Specifying the Impossible: A Complete Engineering Specification for an Autonomous Humanoid Robot

Open HumanoidEngineering Research · Article 2 of 13

By Oleh Ivchenko · This is an open engineering research series. All specifications are theoretical and subject to revision.

Open Humanoid Series Article 2 of 6

Specifying the Impossible: A Complete Engineering Specification for an Autonomous Humanoid Robot

OPEN ACCESS CERN Zenodo · Open Preprint Repository CC BY 4.0

📚 Academic Citation: Ivchenko, Oleh (2026). Specifying the Impossible: A Complete Engineering Specification for an Autonomous Humanoid Robot. Research article: Specifying the Impossible: A Complete Engineering Specification for an Autonomous Humanoid Robot. Odessa National Polytechnic University, Department of Economic Cybernetics.
DOI: 10.5281/zenodo.18946974 · View on Zenodo (CERN)

The Specification Challenge

A humanoid robot is a system of perhaps 500 interdependent requirements. The locomotion subsystem demands actuators with specific torque curves, which constrain motor selection, which determines power draw, which sizes the battery, which adds mass to the structure, which increases the torque requirements for locomotion. Every specification decision cascades through the system. How do you specify something this complex? The conventional answer is iteration: make initial estimates, design the system, discover the estimates were wrong, revise, repeat.
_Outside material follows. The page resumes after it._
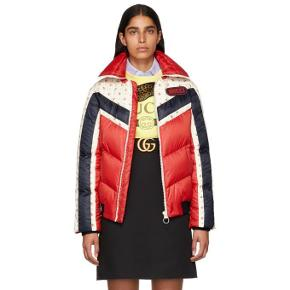 Varetype: 100% AUTHFloral Stripe Puffer Jacket in Red Retro 80s Inspired €2799Størrelse: 38 / 40 / 42 Farve: Rød Oprindelig købspris: 21000 kr. Prisen angivet er inklusiv forsendelse.  Gucci combines heritage classicism with modern elements as seen in the Floral Stripe Puffer Jacket, crafted from nylon with goose down padding, featuring striped retro inspired panel construction with floral print, bold rubber logo patch and funnel collar.  The outer layer is brought out as a fundamental silhouette for Pre-Fall 2018, and is being adapted as a leading piece of the final look.  This down jacket has design elements that speak to the styles popular in the 80s.  The Gucci logo is displayed in a graphic font that draws inspiration from the SEGA logo.   The Gucci stamp print lining.   Hibiscus red chevron quilted nylon with rosebud print detail.  Blue chevron tape detail.  Down feather goose padding.  Gucci in SEGA font, used with permission of Sega Holdings Co. Ltd.   Knit rib waistband and cuffs. Front pockets. Zip closure.  100% polyamide.  Material: Polyamide.  Color: red  Nylon fabrication Goose down padding Retro inspired panel construction with floral print Bold rubber logo patch Exposed central zip fastening Funnel collar A symmetrical slip pockets Ribbed hem Made in Italy Relaxed fit Model is 5ft 9.5 in / 1.76m and wears size 38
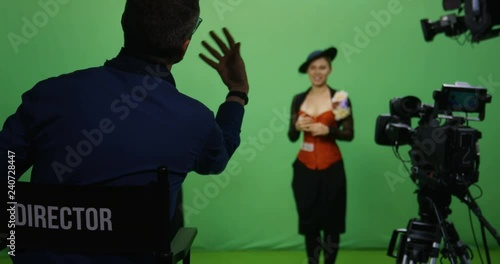 Slow motion shot of a director talking to actor and actress before they perform a scene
This works but obscures the engineering logic. The final specification appears as if it emerged fully formed, disconnected from the tradeoffs that shaped it. We take a different approach: explicit constraint propagation. We define the hard constraints first (mass limit, battery life, emergency stop response), then allocate budgets to subsystems, then verify the allocations sum to less than the total. When constraints conflict, we document the conflict and the resolution. The specification becomes a living record of engineering reasoning, not just a frozen parameter list. This article presents the complete high-level specification for the Open Humanoid. By the end, every subsystem has defined interfaces, budgets, and performance targets. The remaining eighteen articles fill in the detailed designs.
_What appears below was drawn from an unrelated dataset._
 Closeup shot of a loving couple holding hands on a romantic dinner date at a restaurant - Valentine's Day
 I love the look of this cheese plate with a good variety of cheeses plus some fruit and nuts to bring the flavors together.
How Industry Approaches Specification

Before presenting our specification, we examine how existing platforms handle the problem.
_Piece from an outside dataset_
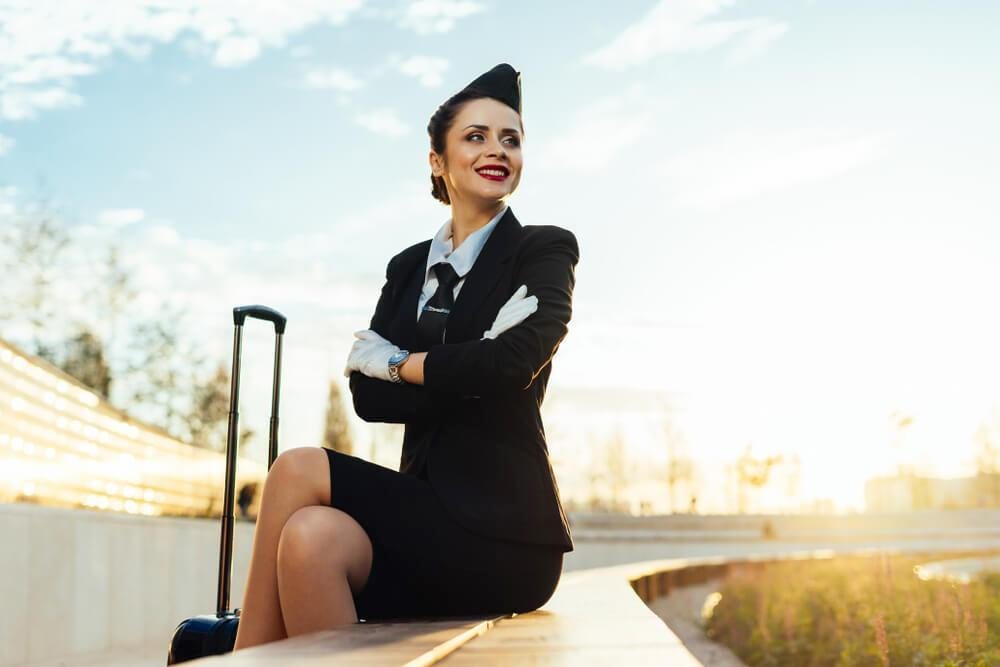 Smiling flight attendant in uniform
Boston Dynamics: Capability-First Design

Boston Dynamics appears to practice capability-first design: identify a desired behavior (backflip, stair descent, push recovery), then engineer systems to achieve it. The specification emerges from capability targets rather than preceding them. This approach produces impressive demonstrations but resists systematic documentation. Each capability may require custom solutions that do not generalize. The 2024-2025 transition from hydraulic to electric actuation suggests a fundamental architecture revision that a specification-first approach might have anticipated.

Unitree: Platform Scaling

Unitree demonstrates platform scaling: the G1 (127cm, 35kg) and H1 (180cm, 47kg) share architectural approaches while targeting different applications. The specification discipline manifests in consistent actuator interfaces and software frameworks across platforms. The H1’s world-record 3.3 m/s running speed indicates aggressive performance optimization within a stable specification envelope. Research institutions report that basic locomotion can be achieved in 1-2 weeks with the provided SDK, suggesting well-documented interfaces.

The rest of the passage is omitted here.